Task details:
Copy everything from the line containing "Between the point" down to the line containing "Is the building", renaming "camera" to "viewer" and leaving the rest unchanged.

Stored records:
========================

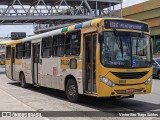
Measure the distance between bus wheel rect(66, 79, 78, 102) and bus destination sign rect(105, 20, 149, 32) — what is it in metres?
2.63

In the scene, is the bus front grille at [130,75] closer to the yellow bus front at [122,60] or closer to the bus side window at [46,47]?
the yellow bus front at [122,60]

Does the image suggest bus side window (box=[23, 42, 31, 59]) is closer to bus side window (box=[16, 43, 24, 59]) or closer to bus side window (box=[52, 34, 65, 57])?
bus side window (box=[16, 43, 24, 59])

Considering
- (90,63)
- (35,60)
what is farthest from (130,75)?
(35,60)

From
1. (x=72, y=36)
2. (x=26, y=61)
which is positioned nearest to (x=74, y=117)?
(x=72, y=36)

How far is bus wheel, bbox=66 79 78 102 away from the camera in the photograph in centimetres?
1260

========================

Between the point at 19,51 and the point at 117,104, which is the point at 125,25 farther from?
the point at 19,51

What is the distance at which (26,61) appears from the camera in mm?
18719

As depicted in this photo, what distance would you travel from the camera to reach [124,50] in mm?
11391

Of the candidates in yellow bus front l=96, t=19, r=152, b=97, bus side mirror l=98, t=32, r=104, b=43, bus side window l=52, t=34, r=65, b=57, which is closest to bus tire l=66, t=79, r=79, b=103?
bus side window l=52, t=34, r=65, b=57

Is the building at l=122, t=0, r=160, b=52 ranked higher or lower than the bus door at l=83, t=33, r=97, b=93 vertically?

========================

Result:
Between the point at 19,51 and the point at 117,104, which is the point at 125,25 farther from?
the point at 19,51

What is the distance at which (26,61) appears from the viewer in mm?
18719

As depicted in this photo, what distance would you travel from the viewer to reach [124,50] in mm?
11391

Of the candidates in yellow bus front l=96, t=19, r=152, b=97, bus side mirror l=98, t=32, r=104, b=43, bus side window l=52, t=34, r=65, b=57, which is closest to bus tire l=66, t=79, r=79, b=103?
bus side window l=52, t=34, r=65, b=57

Is the building at l=122, t=0, r=160, b=52 ranked higher or lower than the bus door at l=83, t=33, r=97, b=93 vertically?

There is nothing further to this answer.